## Exercise description
For each line below with the word "States", write out a copy.

## Available data
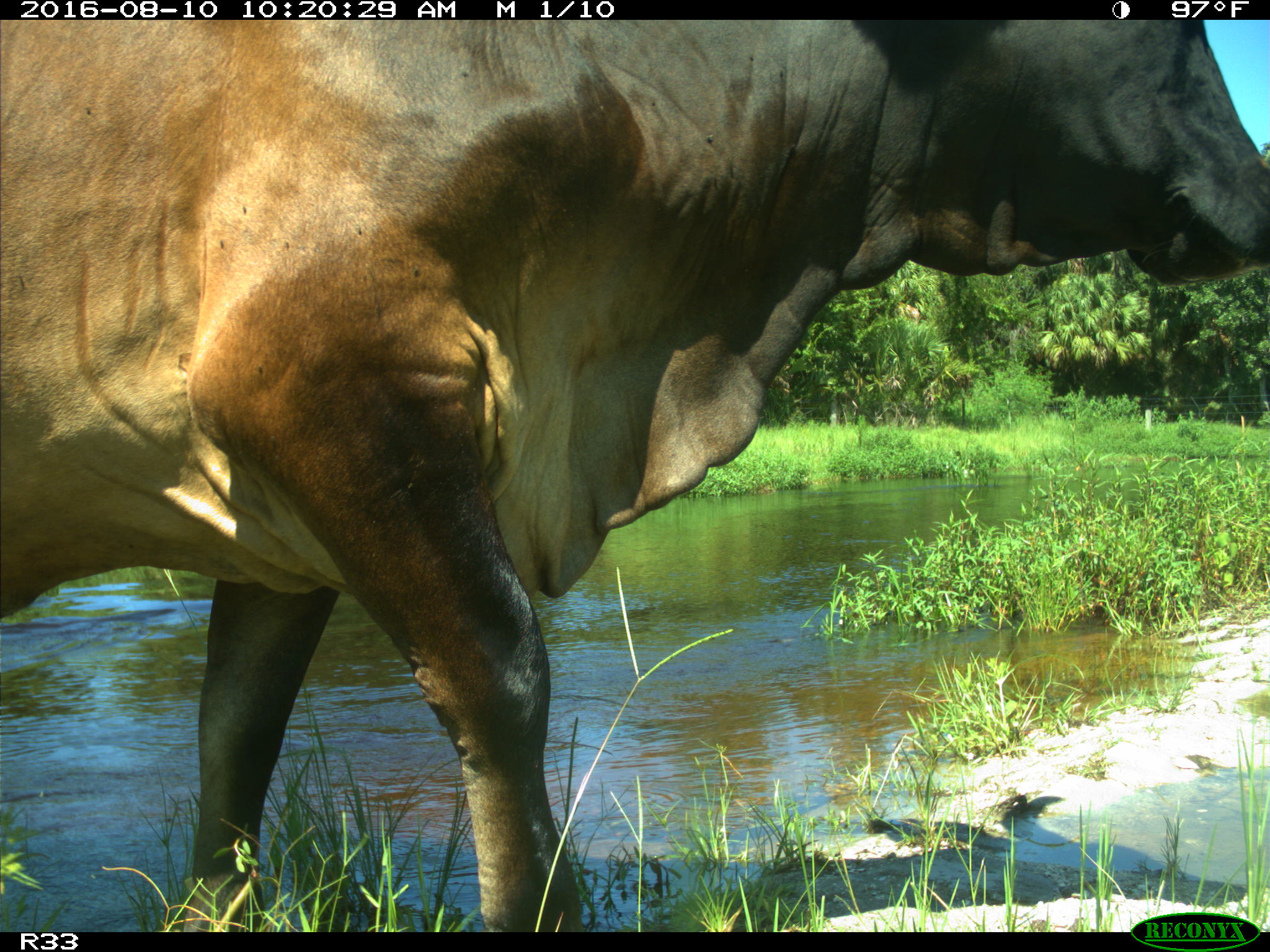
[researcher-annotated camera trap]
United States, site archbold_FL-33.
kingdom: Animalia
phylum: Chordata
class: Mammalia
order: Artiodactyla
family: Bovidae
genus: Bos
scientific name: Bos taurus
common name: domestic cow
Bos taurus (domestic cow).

* * *

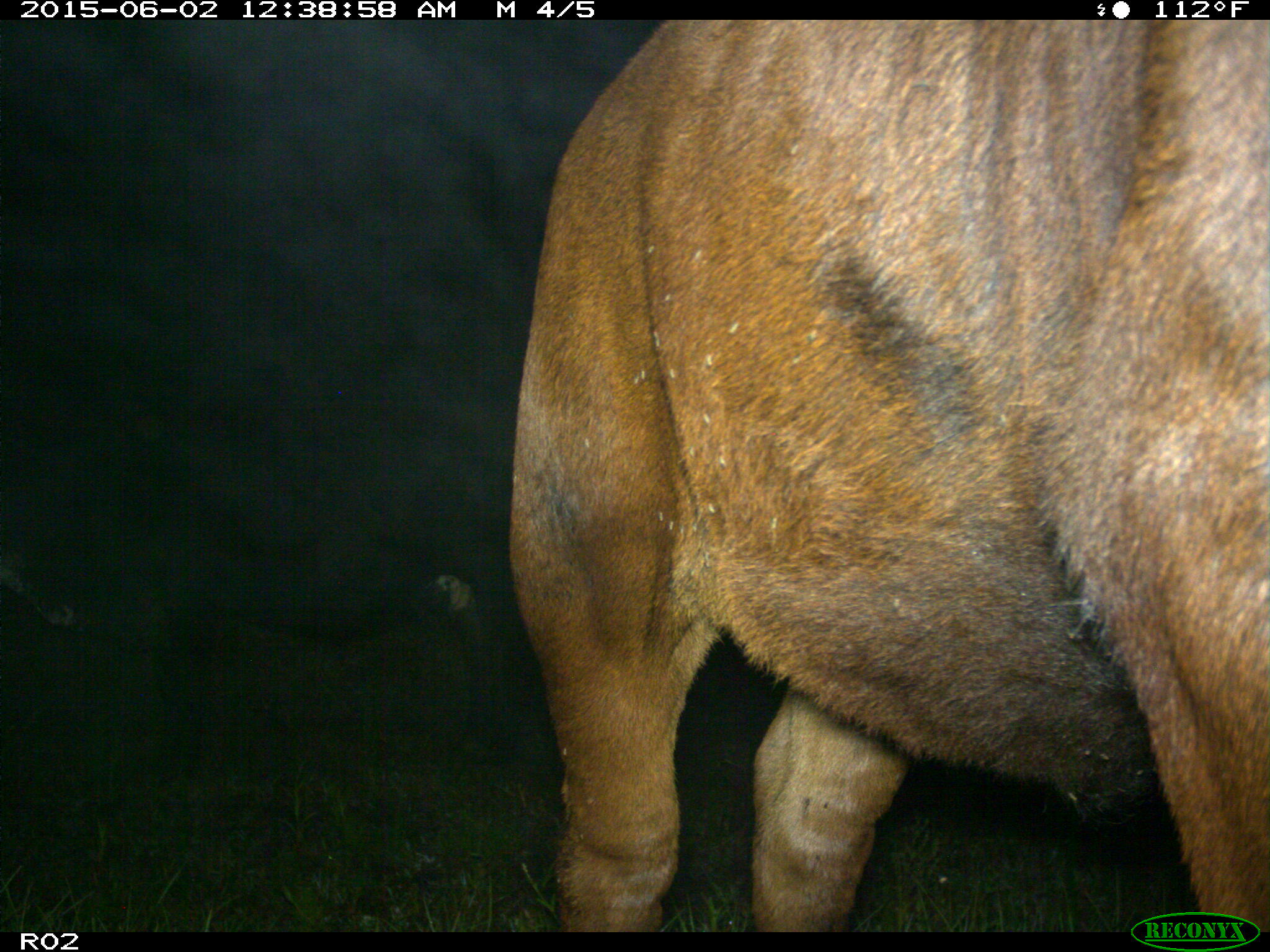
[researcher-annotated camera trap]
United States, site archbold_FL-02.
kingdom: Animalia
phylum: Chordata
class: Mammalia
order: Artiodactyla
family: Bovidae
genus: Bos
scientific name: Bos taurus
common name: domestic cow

## Reply
United States, site archbold_FL-33.
United States, site archbold_FL-02.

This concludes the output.